Strategic Federal And State Criminal Defense

The difference between tax evasion and tax avoidance

On Behalf of | Aug 5, 2022 | Federal Crimes |

The tax codes in the United States are complex and confusing, and it is not always easy to understand all of the factors that determine how much one will have to pay to the government. If you have ever done your own taxes, you know firsthand the intricacies and complications involved with completing even a relatively straightforward tax return. Even inadvertent mistakes on your return have the potential to lead to legal complications that could result in steep fines and penalties.  

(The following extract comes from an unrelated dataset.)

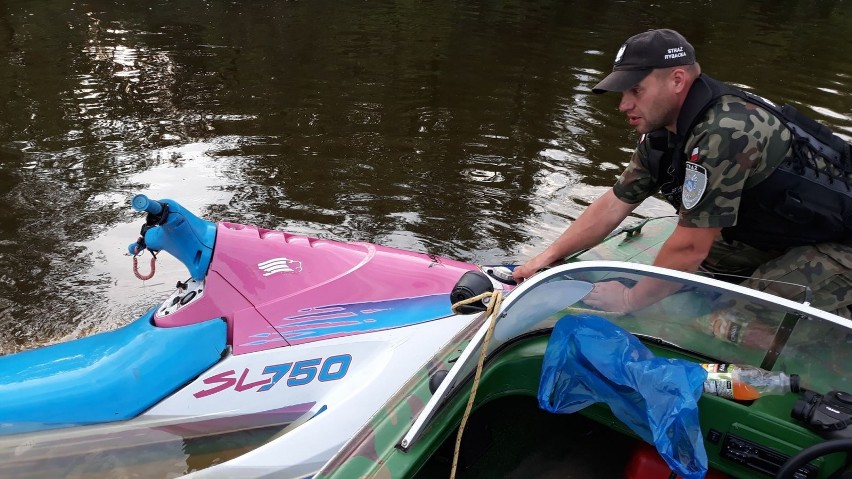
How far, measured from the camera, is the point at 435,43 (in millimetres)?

There is a significant difference between unintentional mistakes on a tax return and tax evasion. There is also a difference between avoiding taxes through legal means, such as a deduction, and illegal ways to avoid paying some or all of one’s tax obligations. If you are under investigation for tax fraud, or you are already facing charges for this type of white-collar crime, you will benefit from understanding the difference between tax evasion and tax avoidance. 

What is tax avoidance? 

Tax avoidance is any legal means of structuring your affairs so that you owe the least amount of taxes possible. This is possible through deductions, but also through the application of tax credits or through investing funds in certain types of accounts that have tax advantages. These accounts include 401(k)s or IRAs. Tax avoidance is legal, as long you manage it appropriately. For example, taking deductions for which you are not actually eligible could result in severe penalties. 

What is tax evasion? 

Tax evasion involves lying about certain facts and hiding funds in order to avoid some or all of what one owes in taxes. This may include lying on a tax form so that it appears one has less income or liabilities in order to avoid payment. Evasion is also the intentional concealment of information from the IRS. If convicted of tax evasion, you could face the following penalties: 

  • Years behind bars 
  • Felony conviction on your permanent record 
  • Fines that could amount to as much as $250,000 

This does not include the other ways a conviction for tax evasion could affect your life, such as the loss of your personal reputation or even loss of job opportunities in California. It is critical to take your situation seriously, considering the possible defense options that may be available to you. An assessment of your case will help you understand how you can develop an appropriate, effective strategy by which you can confront the prosecution’s case.